Solve a linear equation system, while enforcing a unit vector solution

Question

I have an equation system of the form Aix + Biy + Ciz = Di, where (x,y,z) is a unit vector, and (Ai, Bi, Ci, Di) are sets of measurements from a noisy system (with typically 3-5 independant readings).

My first intuition to solve this problem was to pose this as an overdetermined linear equation system AX = B where X = (x,y,z), and to solve for X. However, with that approach, I have no way to enforce that the solution for vector X is a unit vector.

Is there an elegant (or standard) solution to that problem, or should I simply dive into non-linear equation solving solutions?

Suggestion: If you have $n$ measurement sets, then you have $\binom{n}{3}=% \frac{n(n-1)(n-2)}{3!}$ ways of choosing $3$ of them and for each one solve the corresponding linear equation system $AX=B$. You could determine $% X^{\ast }=(x^{\ast },y^{\ast },z^{\ast })$ so that $\left\vert 1-\left( x^{\ast }\right) ^{2}-\left( y^{\ast }\right) ^{2}-\left( z^{\ast }\right) ^{2}\right\vert $ is minimum.
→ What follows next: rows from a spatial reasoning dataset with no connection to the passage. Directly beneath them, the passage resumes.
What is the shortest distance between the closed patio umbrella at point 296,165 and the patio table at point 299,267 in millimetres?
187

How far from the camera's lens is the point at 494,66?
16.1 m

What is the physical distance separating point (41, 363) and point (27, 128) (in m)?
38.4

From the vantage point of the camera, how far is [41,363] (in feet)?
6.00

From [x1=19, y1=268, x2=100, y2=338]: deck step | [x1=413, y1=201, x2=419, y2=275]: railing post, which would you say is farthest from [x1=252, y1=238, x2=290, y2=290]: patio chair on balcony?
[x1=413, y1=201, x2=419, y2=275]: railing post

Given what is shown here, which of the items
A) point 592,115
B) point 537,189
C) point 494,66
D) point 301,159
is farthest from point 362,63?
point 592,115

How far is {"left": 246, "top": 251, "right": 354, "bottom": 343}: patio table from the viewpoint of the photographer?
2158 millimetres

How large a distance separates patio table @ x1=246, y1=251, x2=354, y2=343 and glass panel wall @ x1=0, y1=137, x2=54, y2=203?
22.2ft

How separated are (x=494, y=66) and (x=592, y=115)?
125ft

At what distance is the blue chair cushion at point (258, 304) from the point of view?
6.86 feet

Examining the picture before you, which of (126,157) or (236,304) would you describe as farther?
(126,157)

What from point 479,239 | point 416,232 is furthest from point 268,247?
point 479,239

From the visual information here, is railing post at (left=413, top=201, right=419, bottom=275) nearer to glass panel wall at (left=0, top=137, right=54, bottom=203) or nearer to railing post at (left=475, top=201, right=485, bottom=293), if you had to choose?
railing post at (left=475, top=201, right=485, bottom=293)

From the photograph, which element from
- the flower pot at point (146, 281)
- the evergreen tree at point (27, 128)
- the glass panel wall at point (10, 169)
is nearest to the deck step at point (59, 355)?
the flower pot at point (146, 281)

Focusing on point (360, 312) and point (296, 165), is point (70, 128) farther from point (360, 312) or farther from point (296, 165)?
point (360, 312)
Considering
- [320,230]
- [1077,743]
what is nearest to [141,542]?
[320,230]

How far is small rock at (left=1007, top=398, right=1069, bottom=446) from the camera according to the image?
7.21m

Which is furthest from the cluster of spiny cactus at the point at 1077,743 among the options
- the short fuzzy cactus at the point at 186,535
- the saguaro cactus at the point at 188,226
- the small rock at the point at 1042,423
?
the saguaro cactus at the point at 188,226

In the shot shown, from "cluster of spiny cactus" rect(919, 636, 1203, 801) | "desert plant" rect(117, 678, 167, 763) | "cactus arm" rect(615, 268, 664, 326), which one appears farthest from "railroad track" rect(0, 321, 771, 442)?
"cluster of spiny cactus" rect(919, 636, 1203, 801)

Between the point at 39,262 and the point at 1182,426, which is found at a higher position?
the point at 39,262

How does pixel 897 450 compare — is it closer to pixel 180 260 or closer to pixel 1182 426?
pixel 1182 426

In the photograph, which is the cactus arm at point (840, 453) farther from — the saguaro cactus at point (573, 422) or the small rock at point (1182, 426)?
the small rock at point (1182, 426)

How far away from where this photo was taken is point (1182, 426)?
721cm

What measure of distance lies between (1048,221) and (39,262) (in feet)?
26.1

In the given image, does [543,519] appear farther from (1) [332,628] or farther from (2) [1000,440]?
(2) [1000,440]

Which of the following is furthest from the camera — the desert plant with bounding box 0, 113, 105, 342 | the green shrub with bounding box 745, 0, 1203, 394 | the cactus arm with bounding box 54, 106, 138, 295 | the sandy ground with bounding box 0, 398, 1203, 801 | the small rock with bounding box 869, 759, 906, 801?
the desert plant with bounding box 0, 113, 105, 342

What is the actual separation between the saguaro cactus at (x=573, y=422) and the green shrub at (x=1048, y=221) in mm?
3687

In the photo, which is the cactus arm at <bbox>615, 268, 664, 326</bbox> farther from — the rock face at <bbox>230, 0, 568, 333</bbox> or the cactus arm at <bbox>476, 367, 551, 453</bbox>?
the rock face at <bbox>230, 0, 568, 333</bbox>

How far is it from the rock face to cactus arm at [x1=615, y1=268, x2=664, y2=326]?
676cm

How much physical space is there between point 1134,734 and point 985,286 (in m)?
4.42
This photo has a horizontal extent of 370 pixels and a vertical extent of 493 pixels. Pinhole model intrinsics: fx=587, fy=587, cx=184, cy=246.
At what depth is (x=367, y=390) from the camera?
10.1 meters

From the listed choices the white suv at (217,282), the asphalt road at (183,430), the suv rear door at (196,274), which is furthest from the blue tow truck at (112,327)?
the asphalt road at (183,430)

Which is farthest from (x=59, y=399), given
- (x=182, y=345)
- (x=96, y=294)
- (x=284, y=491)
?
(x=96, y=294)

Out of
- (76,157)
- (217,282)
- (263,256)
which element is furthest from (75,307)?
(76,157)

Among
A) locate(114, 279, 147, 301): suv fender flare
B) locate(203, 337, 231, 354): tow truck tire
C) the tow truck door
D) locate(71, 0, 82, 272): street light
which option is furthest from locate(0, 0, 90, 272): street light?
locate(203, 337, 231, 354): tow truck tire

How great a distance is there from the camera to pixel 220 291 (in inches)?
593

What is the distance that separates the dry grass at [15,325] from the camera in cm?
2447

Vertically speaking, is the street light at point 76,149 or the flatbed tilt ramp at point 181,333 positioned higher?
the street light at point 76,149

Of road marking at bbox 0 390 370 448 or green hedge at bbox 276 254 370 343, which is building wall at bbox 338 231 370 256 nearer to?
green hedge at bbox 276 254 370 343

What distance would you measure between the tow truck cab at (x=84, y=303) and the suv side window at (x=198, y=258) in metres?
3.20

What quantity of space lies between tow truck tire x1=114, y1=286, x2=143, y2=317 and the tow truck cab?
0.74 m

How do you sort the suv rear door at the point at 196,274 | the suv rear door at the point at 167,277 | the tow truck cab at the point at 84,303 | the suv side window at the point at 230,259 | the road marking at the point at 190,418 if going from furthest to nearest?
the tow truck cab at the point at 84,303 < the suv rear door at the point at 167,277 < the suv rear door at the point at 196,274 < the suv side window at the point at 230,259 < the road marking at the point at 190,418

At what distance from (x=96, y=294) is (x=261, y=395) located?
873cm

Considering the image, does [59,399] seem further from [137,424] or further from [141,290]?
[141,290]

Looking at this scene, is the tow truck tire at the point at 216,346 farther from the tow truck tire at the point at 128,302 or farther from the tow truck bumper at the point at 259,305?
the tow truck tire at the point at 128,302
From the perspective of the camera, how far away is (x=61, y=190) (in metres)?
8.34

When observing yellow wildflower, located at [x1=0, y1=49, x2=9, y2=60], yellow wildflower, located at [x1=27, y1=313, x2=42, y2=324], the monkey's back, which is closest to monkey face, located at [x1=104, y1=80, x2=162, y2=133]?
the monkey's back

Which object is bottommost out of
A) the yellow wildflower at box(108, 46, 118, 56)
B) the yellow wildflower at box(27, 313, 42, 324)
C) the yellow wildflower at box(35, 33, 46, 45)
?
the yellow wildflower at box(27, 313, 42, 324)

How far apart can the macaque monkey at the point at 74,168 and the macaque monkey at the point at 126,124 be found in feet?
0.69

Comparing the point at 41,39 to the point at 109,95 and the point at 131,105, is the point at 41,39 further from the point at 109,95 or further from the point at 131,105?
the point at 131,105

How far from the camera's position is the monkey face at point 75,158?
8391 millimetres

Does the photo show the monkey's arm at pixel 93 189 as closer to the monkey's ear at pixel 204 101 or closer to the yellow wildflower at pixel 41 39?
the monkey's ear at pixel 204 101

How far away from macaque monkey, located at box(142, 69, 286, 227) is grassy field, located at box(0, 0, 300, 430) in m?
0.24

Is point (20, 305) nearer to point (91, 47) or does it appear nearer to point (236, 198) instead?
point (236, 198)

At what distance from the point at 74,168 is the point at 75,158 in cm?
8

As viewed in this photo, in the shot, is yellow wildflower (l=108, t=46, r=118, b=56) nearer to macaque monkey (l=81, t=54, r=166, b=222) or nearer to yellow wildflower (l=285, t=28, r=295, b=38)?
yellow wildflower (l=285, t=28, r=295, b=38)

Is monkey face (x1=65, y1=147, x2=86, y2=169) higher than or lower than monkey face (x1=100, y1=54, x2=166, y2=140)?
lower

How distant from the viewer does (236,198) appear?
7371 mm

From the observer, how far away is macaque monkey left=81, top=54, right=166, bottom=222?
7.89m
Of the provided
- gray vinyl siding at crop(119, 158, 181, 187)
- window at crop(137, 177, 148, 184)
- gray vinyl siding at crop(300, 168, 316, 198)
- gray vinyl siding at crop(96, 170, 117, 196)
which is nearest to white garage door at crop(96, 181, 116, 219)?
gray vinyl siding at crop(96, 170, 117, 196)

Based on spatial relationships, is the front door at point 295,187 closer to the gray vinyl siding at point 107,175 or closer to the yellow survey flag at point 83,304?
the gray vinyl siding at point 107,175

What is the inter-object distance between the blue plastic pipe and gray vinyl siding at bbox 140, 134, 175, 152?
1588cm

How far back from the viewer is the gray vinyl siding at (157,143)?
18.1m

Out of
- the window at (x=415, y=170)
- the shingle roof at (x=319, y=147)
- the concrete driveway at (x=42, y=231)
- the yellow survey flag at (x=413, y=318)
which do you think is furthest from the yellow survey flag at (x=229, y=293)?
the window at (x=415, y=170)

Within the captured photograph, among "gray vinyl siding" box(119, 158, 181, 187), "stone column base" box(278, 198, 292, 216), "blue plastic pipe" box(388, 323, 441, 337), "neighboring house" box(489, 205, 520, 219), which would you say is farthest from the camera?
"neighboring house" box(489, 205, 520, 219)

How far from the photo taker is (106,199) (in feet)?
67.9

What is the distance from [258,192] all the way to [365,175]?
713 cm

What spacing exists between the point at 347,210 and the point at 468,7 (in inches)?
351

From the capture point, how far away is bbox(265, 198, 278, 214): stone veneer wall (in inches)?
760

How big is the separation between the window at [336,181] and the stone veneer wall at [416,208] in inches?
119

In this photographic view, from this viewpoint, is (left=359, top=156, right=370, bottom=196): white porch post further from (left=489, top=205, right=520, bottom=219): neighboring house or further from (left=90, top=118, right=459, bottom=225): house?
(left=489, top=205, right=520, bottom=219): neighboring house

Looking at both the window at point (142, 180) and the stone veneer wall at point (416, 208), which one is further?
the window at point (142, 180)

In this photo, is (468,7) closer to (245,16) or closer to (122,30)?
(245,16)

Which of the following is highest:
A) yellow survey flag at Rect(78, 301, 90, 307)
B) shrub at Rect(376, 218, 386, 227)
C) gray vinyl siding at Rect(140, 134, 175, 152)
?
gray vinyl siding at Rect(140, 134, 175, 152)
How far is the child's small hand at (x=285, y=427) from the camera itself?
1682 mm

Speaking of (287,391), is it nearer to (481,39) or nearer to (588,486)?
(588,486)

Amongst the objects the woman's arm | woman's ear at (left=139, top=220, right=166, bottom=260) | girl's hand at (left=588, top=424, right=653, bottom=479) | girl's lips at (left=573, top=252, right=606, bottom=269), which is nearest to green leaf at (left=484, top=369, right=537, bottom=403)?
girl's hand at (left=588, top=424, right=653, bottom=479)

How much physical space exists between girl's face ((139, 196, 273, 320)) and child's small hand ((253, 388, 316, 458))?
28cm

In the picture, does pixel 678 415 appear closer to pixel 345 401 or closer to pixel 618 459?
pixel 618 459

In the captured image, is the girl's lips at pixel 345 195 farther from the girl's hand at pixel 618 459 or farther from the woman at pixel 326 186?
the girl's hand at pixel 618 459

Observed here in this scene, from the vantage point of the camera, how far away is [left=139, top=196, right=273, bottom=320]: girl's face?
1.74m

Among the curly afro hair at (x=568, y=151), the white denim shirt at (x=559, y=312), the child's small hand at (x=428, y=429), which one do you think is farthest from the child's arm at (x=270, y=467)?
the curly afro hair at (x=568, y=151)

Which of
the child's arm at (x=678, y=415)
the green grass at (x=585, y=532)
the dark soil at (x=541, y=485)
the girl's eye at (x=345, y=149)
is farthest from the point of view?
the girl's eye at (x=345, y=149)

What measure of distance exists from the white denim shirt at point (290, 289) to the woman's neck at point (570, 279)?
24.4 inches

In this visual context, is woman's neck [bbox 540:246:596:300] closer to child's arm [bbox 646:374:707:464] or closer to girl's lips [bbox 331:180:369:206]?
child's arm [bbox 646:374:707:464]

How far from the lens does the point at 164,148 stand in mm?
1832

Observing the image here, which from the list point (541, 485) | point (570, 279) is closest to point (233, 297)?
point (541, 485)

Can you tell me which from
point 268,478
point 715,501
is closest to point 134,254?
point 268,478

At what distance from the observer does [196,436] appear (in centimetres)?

Finally you would compute $X^{\ast \ast }=(x^{\ast \ast },y^{\ast \ast },z^{\ast \ast })=\frac{X^{\ast }}{\left\vert X^{\ast }\right\vert }$. — Américo Tavares, Nov 05 '10 at 22:31
This was originally addressed by the following paper. Walter Gander, "Least squares with a quadratic constraint", Numerische Mathematik, 1980. — GDumphart, Apr 03 '24 at 21:44

score 6 · Answer 1 · answered Nov 05 '10 at 22:04

Unfortunately, the problem is almost certainly innately non-linear, since your solution space is inherently so. Pragmatically, the best approach is probably to treat your overdetermined linear system as a minimization-problem, least-squares style; this gives you a (positive definite) function to be minimized. Find the (exact) minimum value in $\mathbb{R}^3$, project that down to $S^2$ (i.e., normalize your vector X) to find the closest point on the sphere, and use that as a starting point for some descent-based method (i.e., find the component of the gradient of your goodness-of-fit function tangent to the sphere, add that to your current point on $S^2$ and renormalize down to the sphere again, and keep doing that until you meet whatever convergence criterion you want to use. There's no guarantee that this will work if your data is particularly ill-conditioned, but in practice it's likely to be the most straightforward method.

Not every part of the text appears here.